▸ Aim of the task
Retype word for word the lines of the listing below, starting with the line that contains "If comparing" and continuing through the end of the listing, both included.

─── Task material

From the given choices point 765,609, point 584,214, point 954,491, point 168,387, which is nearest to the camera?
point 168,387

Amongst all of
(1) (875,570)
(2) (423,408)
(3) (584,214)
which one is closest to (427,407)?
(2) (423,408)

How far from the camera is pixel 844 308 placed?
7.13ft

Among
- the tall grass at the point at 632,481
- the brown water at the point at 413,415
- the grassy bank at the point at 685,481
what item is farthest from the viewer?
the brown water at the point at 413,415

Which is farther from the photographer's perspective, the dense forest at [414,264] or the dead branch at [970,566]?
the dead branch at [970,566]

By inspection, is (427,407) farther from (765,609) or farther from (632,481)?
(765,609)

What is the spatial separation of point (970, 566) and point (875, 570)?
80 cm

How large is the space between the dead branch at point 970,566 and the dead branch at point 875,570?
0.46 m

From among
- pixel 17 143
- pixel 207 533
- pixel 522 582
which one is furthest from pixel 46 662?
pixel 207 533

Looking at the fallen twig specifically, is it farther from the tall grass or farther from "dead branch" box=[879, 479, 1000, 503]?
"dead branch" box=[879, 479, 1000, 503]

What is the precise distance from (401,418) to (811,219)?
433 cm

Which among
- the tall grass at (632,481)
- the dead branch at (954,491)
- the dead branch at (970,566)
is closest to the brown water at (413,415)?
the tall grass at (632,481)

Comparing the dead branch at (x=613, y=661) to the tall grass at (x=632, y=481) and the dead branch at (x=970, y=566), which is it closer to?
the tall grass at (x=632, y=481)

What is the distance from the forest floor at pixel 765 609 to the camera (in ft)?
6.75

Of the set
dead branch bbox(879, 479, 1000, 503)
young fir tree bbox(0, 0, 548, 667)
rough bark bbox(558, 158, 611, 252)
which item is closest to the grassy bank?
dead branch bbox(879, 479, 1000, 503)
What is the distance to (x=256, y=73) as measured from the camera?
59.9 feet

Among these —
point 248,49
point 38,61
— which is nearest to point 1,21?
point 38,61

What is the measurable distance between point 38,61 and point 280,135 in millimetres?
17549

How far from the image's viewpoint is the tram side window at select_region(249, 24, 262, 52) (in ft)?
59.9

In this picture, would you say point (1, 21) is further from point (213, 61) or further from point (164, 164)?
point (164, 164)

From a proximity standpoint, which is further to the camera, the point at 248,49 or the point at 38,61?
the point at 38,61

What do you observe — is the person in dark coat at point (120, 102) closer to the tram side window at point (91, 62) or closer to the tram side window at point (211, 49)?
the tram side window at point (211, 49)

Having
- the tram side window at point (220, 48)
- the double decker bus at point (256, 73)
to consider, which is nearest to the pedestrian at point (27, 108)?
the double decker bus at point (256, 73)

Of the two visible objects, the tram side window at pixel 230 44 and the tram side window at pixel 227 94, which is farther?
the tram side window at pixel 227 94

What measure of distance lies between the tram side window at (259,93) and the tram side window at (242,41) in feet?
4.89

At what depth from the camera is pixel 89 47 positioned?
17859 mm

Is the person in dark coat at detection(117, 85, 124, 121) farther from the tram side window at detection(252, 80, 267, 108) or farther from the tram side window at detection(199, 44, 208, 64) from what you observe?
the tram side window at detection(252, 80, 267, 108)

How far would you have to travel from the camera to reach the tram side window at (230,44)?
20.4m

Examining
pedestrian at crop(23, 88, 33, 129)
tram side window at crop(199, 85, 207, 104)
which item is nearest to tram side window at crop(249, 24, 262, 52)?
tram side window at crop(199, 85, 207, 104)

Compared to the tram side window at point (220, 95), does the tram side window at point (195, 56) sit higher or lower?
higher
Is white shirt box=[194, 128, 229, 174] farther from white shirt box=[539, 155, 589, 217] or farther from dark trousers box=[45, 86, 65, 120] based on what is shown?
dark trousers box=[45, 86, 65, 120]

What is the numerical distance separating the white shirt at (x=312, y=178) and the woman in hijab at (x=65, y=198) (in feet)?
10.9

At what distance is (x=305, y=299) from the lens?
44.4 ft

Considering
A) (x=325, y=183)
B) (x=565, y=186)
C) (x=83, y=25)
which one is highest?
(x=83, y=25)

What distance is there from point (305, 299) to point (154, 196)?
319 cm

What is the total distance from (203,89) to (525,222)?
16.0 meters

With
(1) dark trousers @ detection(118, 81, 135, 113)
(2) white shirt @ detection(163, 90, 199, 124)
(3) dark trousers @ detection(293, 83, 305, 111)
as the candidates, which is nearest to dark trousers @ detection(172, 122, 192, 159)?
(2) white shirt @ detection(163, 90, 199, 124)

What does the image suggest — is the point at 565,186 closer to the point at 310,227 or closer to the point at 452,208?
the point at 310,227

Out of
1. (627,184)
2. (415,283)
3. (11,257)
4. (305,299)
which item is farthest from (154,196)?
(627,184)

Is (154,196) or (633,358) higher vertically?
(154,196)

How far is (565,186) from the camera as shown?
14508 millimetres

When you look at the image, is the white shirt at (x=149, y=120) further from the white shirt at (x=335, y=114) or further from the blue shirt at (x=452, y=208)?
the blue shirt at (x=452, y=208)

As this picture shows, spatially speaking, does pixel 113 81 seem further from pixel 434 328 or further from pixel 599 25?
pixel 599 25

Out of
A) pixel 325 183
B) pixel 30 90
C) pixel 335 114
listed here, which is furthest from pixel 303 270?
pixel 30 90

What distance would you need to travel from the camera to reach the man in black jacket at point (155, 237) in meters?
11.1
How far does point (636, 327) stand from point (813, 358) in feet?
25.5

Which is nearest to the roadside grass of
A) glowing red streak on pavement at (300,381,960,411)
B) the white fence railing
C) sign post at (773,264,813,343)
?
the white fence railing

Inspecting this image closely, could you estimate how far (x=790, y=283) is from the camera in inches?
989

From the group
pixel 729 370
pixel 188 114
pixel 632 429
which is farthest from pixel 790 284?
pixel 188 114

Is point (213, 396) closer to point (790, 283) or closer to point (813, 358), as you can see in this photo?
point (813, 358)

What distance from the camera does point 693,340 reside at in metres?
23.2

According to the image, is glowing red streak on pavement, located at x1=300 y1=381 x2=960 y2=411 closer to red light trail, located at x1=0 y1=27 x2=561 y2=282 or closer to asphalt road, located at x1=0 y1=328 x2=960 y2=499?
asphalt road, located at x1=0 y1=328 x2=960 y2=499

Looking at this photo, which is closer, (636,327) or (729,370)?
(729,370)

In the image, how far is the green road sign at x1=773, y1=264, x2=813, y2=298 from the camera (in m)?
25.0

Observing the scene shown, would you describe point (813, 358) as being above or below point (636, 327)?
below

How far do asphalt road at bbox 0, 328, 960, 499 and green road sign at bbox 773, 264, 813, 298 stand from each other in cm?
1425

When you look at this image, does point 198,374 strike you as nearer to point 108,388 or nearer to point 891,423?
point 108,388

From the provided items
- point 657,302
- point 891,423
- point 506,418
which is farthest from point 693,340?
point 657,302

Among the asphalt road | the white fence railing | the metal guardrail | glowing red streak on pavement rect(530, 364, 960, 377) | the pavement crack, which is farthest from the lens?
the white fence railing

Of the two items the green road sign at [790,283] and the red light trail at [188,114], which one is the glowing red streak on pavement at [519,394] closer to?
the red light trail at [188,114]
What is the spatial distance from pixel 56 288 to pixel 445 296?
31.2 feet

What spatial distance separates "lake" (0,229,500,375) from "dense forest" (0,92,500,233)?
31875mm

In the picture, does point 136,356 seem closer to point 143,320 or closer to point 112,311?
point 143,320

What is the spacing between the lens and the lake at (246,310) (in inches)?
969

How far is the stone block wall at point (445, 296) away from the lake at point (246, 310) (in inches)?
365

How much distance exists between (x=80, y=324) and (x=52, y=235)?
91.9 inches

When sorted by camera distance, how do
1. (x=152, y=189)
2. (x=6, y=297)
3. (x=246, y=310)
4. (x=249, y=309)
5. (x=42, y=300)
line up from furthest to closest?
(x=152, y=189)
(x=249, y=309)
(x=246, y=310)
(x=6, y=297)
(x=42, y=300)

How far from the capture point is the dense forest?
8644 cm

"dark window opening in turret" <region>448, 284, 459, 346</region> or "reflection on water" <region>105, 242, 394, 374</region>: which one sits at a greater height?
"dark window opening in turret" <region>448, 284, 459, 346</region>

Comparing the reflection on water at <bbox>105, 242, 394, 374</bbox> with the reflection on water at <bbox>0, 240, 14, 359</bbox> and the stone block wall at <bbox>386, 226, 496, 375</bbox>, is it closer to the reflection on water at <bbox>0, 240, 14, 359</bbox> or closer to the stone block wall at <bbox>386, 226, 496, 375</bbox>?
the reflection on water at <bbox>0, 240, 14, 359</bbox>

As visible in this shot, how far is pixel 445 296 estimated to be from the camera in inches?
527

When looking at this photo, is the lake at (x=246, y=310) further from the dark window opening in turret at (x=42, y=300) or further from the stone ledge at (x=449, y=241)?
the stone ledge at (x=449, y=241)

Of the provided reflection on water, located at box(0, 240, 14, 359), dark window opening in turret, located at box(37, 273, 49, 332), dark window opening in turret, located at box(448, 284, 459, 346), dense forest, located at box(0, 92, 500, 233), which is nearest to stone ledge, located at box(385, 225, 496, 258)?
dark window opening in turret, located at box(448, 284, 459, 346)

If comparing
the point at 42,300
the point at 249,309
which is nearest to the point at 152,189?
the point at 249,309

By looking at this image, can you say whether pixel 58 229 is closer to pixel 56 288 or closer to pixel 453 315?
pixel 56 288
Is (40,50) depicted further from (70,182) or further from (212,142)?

──────

▸ Task output
If comparing
the point at 42,300
the point at 249,309
which is nearest to the point at 152,189?
the point at 249,309

By looking at this image, can you say whether pixel 58 229 is closer to pixel 56 288 or closer to pixel 453 315?
pixel 56 288
Is (40,50) depicted further from (70,182) or further from (212,142)?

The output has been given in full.